===== Belge Alıntısı
Tutuklu sanıklardan Erhan Tuncel'in de toplam 10 yıl 6 ay hapisle cezalandırılmasına hükmederek tahliyesine karar veren heyet, sanıklardan Ersin Yolcu'yu 12 yıl 6 ay, Ahmet İskender'i 13 yıl 4 ay ve Salih Hacısalihoğlu'nu 2 ay 15 gün hapisle cezalandırırken, bütün sanıkların "silahlı terör örgütü üyeliği" suçundan beraatine hükmetmişti.

İstanbul Cumhuriyet Savcısı Hikmet Usta, yerel mahkemenin kararına itiraz etti. Savcı Usta'nın, Yargıtay Cumhuriyet Başsavcılığı'na gönderdiği dilekçede, Erhan Tuncel ve Yasin Hayal'in örgüt liderliği ve yöneticiliğini yaptığı, sanıkların Ergenekon soruşturmalarında yakalanan ve haklarında dava açılan sanıklarla amaç birliği içinde bulunduğunun, ana yapı Ergenekon ile Trabzon'daki hücresel yapının aynı suç işleme DNA ve gen özelliklerine sahip olduğunun anlaşıldığı kaydedilmişti.

"Karar 'örgüt yok' anlamına gelmez"

Kararı veren İstanbul 14. Ağır Ceza Mahkemesi Başkanı Rüstem Eryılmaz ise davanın sanıklarıyla ilgili örgüt yöneticiliği veya üyeliği konusunda yeterli delil bulunamadığından, beraat kararı verdiklerini söylemişti.

Eryılmaz, "Verdiğimiz karar, 'örgüt yoktur' anlamına gelmez. Verdiğimiz karardan rahatsız değiliz. Sadece tatmin edici olmadığını belirttim. Elbette bu cinayeti basite indirgeyemeyiz" açıklamasını yapmıştı.

Yargıtay Cumhuriyet Başsavcılığı, Hrant Dink cinayeti davasında, İstanbul 14. Ağır Ceza Mahkemesi'nin kararının, "sanıkların atılı suçları örgütün faaliyeti çerçevesinde işlediği" gerekçesiyle bozulmasını istemişti.

Tebliğnamede, "Sanıkların mensubu bulundukları silahlı terör örgütünün yöneldiği ve gerçekleştirmek istediği amaç açısından elverişli fiili gerçekleştirdikleri tarih itibarıyla, ülke genelindeki toplumsal etkinliğinin olup olmadığını aramaya gerek yoktur. Zira, devletin birliğini bozma suçu bir tehlike suçudur ve gerçekleştirilen eylemlerin sonuncusu ile de bu tehlike gerçekleşmiştir" ifadesine yer verilmişti.

- Yargıtay'ın bozma kararı

Yargıtay 9. Ceza Dairesi örgüt yönünden verilen beraat kararını bozmuştu. Daire, sanıkların silahlı terör örgütü değil, suç işlemek amacıyla oluşturulan örgüt üyesi oldukları gerekçesiyle yargılanmalarına hükmetmişti.
==========
===== Derlenen Malzeme
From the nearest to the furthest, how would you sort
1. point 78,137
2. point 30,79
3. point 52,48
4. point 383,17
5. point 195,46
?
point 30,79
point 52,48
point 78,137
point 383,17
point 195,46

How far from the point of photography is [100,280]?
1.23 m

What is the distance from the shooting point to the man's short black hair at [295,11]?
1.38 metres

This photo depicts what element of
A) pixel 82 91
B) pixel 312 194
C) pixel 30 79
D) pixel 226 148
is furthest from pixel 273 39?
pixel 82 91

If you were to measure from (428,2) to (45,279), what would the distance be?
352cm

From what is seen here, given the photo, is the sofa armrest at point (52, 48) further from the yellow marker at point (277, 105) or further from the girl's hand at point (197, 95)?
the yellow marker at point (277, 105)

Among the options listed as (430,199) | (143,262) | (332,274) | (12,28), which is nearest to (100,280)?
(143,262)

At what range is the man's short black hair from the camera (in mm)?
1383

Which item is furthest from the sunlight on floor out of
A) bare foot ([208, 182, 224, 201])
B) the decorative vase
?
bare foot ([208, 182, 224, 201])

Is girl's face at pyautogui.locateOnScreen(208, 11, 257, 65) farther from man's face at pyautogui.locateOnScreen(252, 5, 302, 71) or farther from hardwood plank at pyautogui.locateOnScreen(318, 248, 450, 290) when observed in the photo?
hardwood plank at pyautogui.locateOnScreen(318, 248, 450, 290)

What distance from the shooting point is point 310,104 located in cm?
==========
Alıştırmalar:
1. Hrant Dink cinayeti davasıyla ilgili metne göre yerel mahkemenin kararına itiraz eden İstanbul Cumhuriyet Savcısı kimdir?
2. Hrant Dink cinayeti davasıyla ilgili metni son cümlesinden sonra sürdürün.

Sıralı Yanıtlar:
1. Hikmet Usta.

2.
"Kasten öldürmeye azmettirme" ve Orhan Pamuk'u "tehdit" suçlarından sanık Yasin Hayal'e verilen mahkumiyet kararı ise onanmıştı. Hayal hakkında "Silahlı terör örgütü kurma, yöneticisi olma" suçundan verilen beraat kararı ise "suç örgütü kurma ve yönetme" suçundan mahkumiyet gerektiği için bozulmuştu.

Sanıklardan Ersin Yolcu'nun "kasten öldürmeye yardım suçundan" mahkumiyet hükmü onanırken, "silahlı terör örgütü üyesi olmak" suçundan beraatinin ise "suç örgütü üyesi olma" suçundan mahkumiyet gerektirdiği için bozulmasına karar verilmişti.

Sanıklardan Erhan Tuncel'in "patlayıcı madde imal etme" suçundan mahkumiyet kararını onayan Yargıtay 9. Ceza Dairesi, "Kasten öldürmeye azmettirme" suçundan beraat hükmünü ise sanığın Dink'in öldürülmesi suçuna yardım suretiyle iştirak etmesi sebebiyle mahkumiyeti gerektiği için bozmuştu. Tuncel hakkında "silahlı terör örgütü yöneticisi olma" suçundan beraat kararı da "suç örgütü üyesi olma" suçundan mahkumiyeti gerektiği gerekçesiyle bozulmuştu.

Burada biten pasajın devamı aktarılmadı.